とても良い映画だと思います。音楽青春映画としてはかなりのクオリティーではないでしょうか。

物語については後述しますが、映像の撮り方はとても上手いと思います。

4人の俳優がピアノを弾きますが、本当に弾いているように見えます。

音と映像のシンクロにも不自然さがありません。

音楽映画で一番難しいのはやはりこの部分だと思います。

音楽映画はリップの合わせ方にリアリティーが求められる

例えばミュージカル映画はやはり俳優が劇中で歌を唄う際はほとんどはアフレコ刺されることが多く、口(リップ)が合っていなくて幻滅してしまうことが多いです。

有名なのはオードリー・ヘップバーンが『マイ・フェア・レディ』です。

彼女は自身の歌声が使われると思い一生懸命練習し録音もされたのにも関わらず、マーニ・ニクソンというゴーストシンガーの歌声に差し替えられ、ひどくショックを受けたそうです。

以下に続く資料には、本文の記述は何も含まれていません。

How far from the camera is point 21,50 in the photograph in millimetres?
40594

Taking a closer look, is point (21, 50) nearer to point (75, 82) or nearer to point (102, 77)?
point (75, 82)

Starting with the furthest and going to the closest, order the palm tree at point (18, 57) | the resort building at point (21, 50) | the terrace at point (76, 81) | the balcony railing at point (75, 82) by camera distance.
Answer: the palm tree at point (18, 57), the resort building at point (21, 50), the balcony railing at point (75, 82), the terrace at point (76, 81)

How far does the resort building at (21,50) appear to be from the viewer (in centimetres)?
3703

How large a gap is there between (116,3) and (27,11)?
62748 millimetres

音楽映画ではよくあることです。確かにピアノのテクニックは簡単に習得できません。本映画のリップはピアノを叩く指にあります。

シナリオもカット構成も塾考した作品

本映画ではもちろんピアノを演奏するのはプロのピアニストです。

松岡茉優(栄伝亜夜)は河村尚子。松坂桃李(高島明石)は福間洸太朗。森崎ウィン(マサル・カルロス・レヴィ・アナトール)は金子三勇士。鈴鹿央士(風間塵)は藤田真央。

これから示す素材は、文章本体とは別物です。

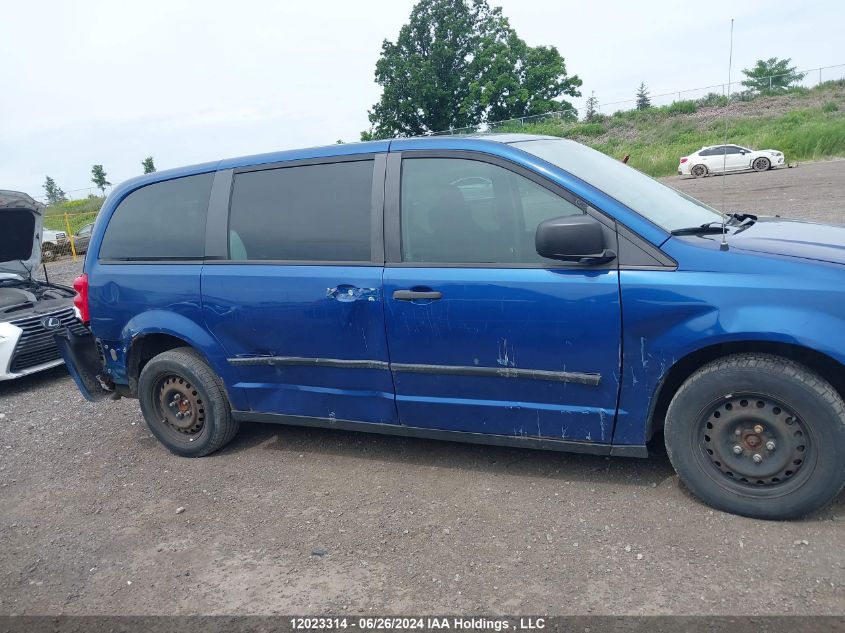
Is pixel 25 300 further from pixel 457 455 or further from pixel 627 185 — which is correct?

彼らの演奏無くしてはあり得なかったのですが、やはり違和感なく映像表現を実現した石川慶監督の力量を褒めないわけにはいきません。

いくらCG技術が進歩していてもこれほど綺麗に仕上げるのは相当な労力もさることながら、しっかりとしたシナリオ設計とカット構成が成せる技だと思います。

見事に描いています。

『蜜蜂と遠雷』のキャラクター設定が勿体無い

最近、二本の音楽映画を観ました。『レディ・マエストロ』『パリに見出されたピアニスト』この二本も音楽に賭けた青春映画です。

正直、こちらの方が感動を与える力は大きいです。

ではなぜ本作『蜜蜂と遠雷』はその二作品に劣るのかについて考えてみました。それは主人公たちの境遇の違いにあります。

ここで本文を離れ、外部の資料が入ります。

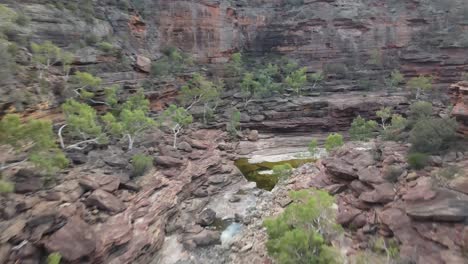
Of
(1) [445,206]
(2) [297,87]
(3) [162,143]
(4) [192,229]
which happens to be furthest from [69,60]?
(2) [297,87]

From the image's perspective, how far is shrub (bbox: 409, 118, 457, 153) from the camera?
16.4 meters

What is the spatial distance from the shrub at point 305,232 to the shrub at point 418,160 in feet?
17.2

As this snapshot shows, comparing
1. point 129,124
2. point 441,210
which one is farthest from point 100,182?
point 441,210

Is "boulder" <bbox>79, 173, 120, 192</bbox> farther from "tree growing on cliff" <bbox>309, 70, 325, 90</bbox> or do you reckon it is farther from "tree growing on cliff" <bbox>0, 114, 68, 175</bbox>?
"tree growing on cliff" <bbox>309, 70, 325, 90</bbox>

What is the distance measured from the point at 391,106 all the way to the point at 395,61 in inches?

『レディ・マエストロ』のアントニアは養子で引き取られた家は貧しくしかも毒親です。

『レディ・マエストロ』のマチューは窃盗をしなければ生きていけないほどの貧乏です。

一人くらいはみ出し者のピアニストがいても良い

しかしながら本映画の登場人物4人のほとんどはある程度恵まれた生活をしています。

栄伝亜夜(松岡茉優)は幼い頃から母からピアノの英才教育を受けてるし、風間塵(鈴鹿央士)・カルロス・レヴィ・アナトール(森崎ウィン)はその才能を買われニューヨークのジュリアード音楽院に通っています。

風間塵(鈴鹿央士) は養蜂家の父と一緒にヨーロッパに住んでいますが、彼を応援する巨匠がいます。

唯一、高島明石(松坂桃李)だけは生活感が溢れて心を動かされますが、もうひとつ足りません。

感動する物語の基本は成長物語にある

やはり映画で感動する物語は弱いものが強くなっていく、困難を乗り越えていく姿に自分を重ねるところです。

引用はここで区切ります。